The videocassette undoubtedly revolutionized how we entertain ourselves, and the technology seemed almost miraculous at first, but by today's standards the performance was very poor. When I dig out one of those old tapes, I'm immediately reminded of what our TV pictures looked like in the 1970s. Back then, tapes didn't look much worse than anything else because the TV sets were pretty lousy, too. Now the better sets can do justice to the crisper images of things like digital satellite and DVD, which just makes the tapes look worse. And on HD sets, they're atrocious.

Because they have become so entrenched so quickly, it's hard to remember that the first digital satellite service -- DirecTV -- went into operation less than ten years ago, and the first DVD players emerged only half as long ago as that. Both drew amazed plaudits from the electronic press when they were previewed, because nothing outside a TV control room had made such sharp, noise-free images. Now we take them for granted.

Even the laserdisc, once the darling of true videophiles, suffers by comparison to the digital media. I recall the first time an A/V company did a direct comparison of the two discs, I thought they must have rigged it somehow. They synched up the same movie on laserdisc and DVD and played them through ostensibly identical sets, side-by-side. The DVD looked much better, but the sets could have been adjusted differently. First chance I got, I did the same thing, but switching back and forth on the same screen. The contrast was considerable.

Now I look at my laserdiscs and wonder why I thought they were so great. They were certainly better than tape, but not by as large a margin as I imagined at the time. They were never more than a niche product anyway, accounting for a tiny portion of the video market.

Superior technology doesn't necessarily guarantee success, of course, as has been demonstrated over and over in the audio and video worlds, and often the software suppliers are reluctant to embrace new formats, especially if it means they have to make and warehouse two versions of everything.

And there's always the danger of a Beta-versus-VHS-type war to muddy the waters. With the digital disc, there were four different standards ready to battle it out in the marketplace until the bigwigs at the major Japanese companies got together and decided to combine them into one.

When the first machines to sport the new technology appeared, there was some doubt as to its future because the movie companies hadn't fully endorsed it. When I reviewed my first player, in 1997, there were literally no movies available and I had to reach my conclusions on the basis of a couple of samplers supplied by the player makers.

Whether or not the arrival of DVD will kill the videotape is probably no longer in much doubt. The recordable disc is expensive, but that's only a matter of time; its performance advantage is immediately apparent. In any event, it appears that for all the programming flexibility of the modern VCR, most people use them to watch rented movies. They can do that with a playback-only DVD player, but with far higher quality.

Looking back at some stuff I'd written several years ago, however, I was reminded that the DVD almost had a truly horrible rival in the digital video marketplace: Divx.

Divx -- short for Digital Video Express -- was in fact a form of DVD, and its players could handle regular digital discs.
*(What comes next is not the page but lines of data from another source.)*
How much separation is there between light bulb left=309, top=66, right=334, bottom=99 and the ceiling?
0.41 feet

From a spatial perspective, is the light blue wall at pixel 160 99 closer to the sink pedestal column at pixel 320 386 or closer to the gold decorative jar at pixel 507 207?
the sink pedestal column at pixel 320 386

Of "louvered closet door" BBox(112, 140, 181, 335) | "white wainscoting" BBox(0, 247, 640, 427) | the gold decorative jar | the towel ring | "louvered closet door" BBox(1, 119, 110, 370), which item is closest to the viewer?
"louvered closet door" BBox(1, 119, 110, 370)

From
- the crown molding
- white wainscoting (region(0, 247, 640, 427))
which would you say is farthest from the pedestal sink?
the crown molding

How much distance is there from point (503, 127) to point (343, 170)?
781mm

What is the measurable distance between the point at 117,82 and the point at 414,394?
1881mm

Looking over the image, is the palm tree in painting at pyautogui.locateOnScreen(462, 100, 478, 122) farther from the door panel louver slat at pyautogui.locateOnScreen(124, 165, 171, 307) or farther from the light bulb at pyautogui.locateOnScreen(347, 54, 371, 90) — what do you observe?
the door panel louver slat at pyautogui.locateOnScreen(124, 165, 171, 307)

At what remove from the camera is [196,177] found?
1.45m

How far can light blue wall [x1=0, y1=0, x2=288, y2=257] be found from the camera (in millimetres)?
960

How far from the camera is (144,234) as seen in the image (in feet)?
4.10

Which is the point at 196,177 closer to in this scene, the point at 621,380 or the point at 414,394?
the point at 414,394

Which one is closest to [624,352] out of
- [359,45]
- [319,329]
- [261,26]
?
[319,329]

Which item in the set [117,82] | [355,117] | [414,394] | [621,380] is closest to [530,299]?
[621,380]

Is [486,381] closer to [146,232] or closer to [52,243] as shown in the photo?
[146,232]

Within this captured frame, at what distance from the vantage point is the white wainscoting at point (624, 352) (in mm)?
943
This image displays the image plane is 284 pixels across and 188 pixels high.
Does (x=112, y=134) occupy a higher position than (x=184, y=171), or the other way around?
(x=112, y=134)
The wrinkle was that the discs were cheap -- $5 USD -- but they could be played for only 48 hours after they were first placed in the machine. After that, you had to pay a fee to reactivate them for another 48. The player was attached to the phone line, and reported your activity to a central computer.

In all my years of reporting on this industry, I've never seen a technology as hated as Divx. It was represented as a blatant money grab on the part of the movie companies: until then, most of the proceeds from rental videos had gone to the renter, but with Divx, the dealer only got the margin from that first small sale, with any renewal fees basically going to the movie companies.
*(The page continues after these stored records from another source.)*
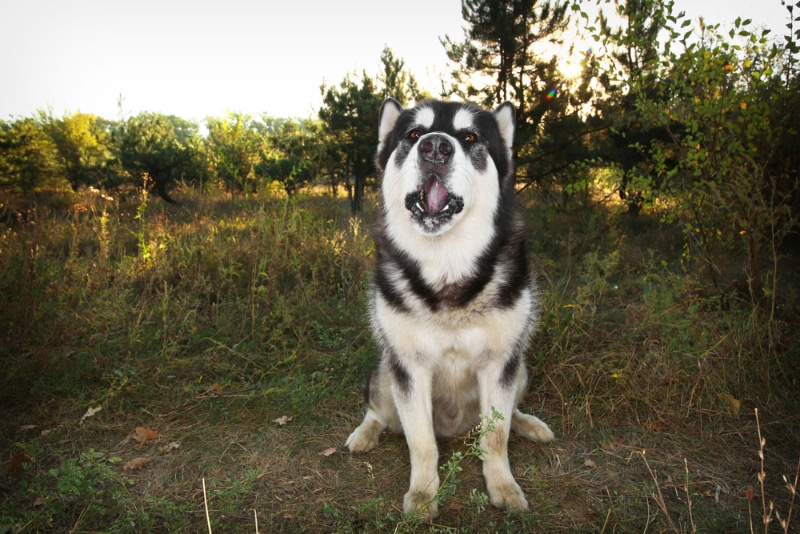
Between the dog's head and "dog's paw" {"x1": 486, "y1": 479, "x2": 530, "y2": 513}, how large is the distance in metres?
1.42

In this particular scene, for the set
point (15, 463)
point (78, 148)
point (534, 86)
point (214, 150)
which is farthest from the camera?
point (78, 148)

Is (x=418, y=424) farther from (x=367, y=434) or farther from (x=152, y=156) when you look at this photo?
(x=152, y=156)

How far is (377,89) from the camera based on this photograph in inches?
499

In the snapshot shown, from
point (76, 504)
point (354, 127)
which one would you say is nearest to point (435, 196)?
point (76, 504)

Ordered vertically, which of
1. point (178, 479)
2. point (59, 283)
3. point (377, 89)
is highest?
point (377, 89)

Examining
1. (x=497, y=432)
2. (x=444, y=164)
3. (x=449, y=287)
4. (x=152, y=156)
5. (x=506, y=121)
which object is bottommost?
(x=497, y=432)

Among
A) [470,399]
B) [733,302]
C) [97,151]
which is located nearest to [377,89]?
[733,302]

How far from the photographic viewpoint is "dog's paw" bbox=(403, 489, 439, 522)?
2457 mm

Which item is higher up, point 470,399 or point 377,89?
point 377,89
More to the point, audio/video writers and editors fervently wanted the wonderful DVD to succeed and were more than a little annoyed that a bunch of bozos -- Hollywood entertainment lawyers, most of them -- had thrown this complication in the way. Perhaps the fact that the system was owned in part by giant US electronics chain, Circuit City, also had something to do with the lack of enthusiasm on the part of other dealers.

Ultimately, the supporters of the Divx disc pulled the plug on the format, citing poor support by the movie companies and the electronic retail business.

The news of Divx's demise was warmly received. You want to see unrestrained gloating? Go back and look at the A/V mags in the summer of '99, when the Divx train was derailed.